Instruction 1:
Retype the passage on the cadet deaths between "The Commandant of" and "of a deceased.", inclusive, with no changes.
Instruction 2:
Condense the paragraph of the cadet-deaths passage beginning "The Final Report of the Inquiry" into a short bulleted list that keeps its main facts.

Quoted text:
══════

Canadian Armed Forces (CAF) officials have yet to confirm the cause of death for any of the men, but suicide is suspected. If so these premature and preventable deaths would bring the CAF suicide rate to an unprecedented level.[See discussion paper by Statistics Canada.
CAF Reaction to the Deaths

CAF is set to conduct its own internal ‘in camera’ inquiry.

The Commandant of the RMC, Brigadier-General Sean Friday, has announced that the CAF will be conducting a ‘single’ official board of inquiry into the deaths of these cadets which took place outside the academic year per se.

Such a board of inquiry is convened pursuant to section 45 of the National Defence Act.

The Board is composed of military officers appointed by the CAF. Hearings are not open to the public and the public plays no part in the inquiry process. There is also no ‘right to standing’ for relatives of a deceased.

The Final Report of the Inquiry is not revealed to the public nor is a copy given to families of the deceased although a redacted copy of that report may be obtained through freedom of information (FOI) legislation which is protracted process. However FOI access to the BOI report can only be achieved after it has been thoroughly reviewed by the chain of command and approved by the Chief of the Defence Staff. This has been known to take many years. [That issue was raised in the House of Commons during Question Period on January 30, 2014.]

Requirement for a Coroner’s Inquest

For the benefit of the deceased families and society as a whole, a Coroner’s Inquest [or a Public Fatality Inquiry] should be conducted into these contentious deaths. [This is precisely what happens in Europe because the European Convention of Human Rights obliges States to carry out a full investigation on the contentious death of a soldier. See: Jordan and others v. The United Kingdom (2000), 31 EHRR 6.]

A Coroner’s Inquest would ensure that there is a sufficient element of public scrutiny, that the inquiry is conducted by an independent and external tribunal and, most importantly, that it involves the relatives of the deceased.

This would not prevent the military from having its own Board of Inquiry to investigate any other incident connected with the service of these four individuals.

Resilience training is adding pain to injury

Last week Brigadier General Friday, an Air Force officer, announced plans to introduce “resilience training” for the RCM students.

As reported in the Toronto Star: the program aims at making cadets:
‘personally more resilient to stresses and adversity so that not only do they bounce back from adversity but even potentially be able to thrive in adversity and stressful moments.'
This is a form of an insult to the parents of the dead soldiers and a slight to the honour, courage and valour of the departed by suggesting that they lack the required toughness, strength and resistance to undergo academic training at the military college. It is also more or less an entire cop-out to properly investigate what roles, if any, the training (academic and military), administration, supervision and discipline regimen imposed on the cadets may have played in the early demise of these young men.

══════

Provided material:
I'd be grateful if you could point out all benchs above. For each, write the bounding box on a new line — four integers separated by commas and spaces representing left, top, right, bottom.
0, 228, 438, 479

══════

Worked answer 1:
The Commandant of the RMC, Brigadier-General Sean Friday, has announced that the CAF will be conducting a ‘single’ official board of inquiry into the deaths of these cadets which took place outside the academic year per se.

Such a board of inquiry is convened pursuant to section 45 of the National Defence Act.

The Board is composed of military officers appointed by the CAF. Hearings are not open to the public and the public plays no part in the inquiry process. There is also no ‘right to standing’ for relatives of a deceased.

Worked answer 2:
- The Final Report is not released to the public or given to the families of the deceased.
- A redacted copy can be obtained through freedom of information (FOI) legislation, a protracted process.
- FOI access comes only after the chain of command has reviewed the report and the Chief of the Defence Staff has approved it, which has been known to take many years.
- The issue was raised in the House of Commons during Question Period on January 30, 2014.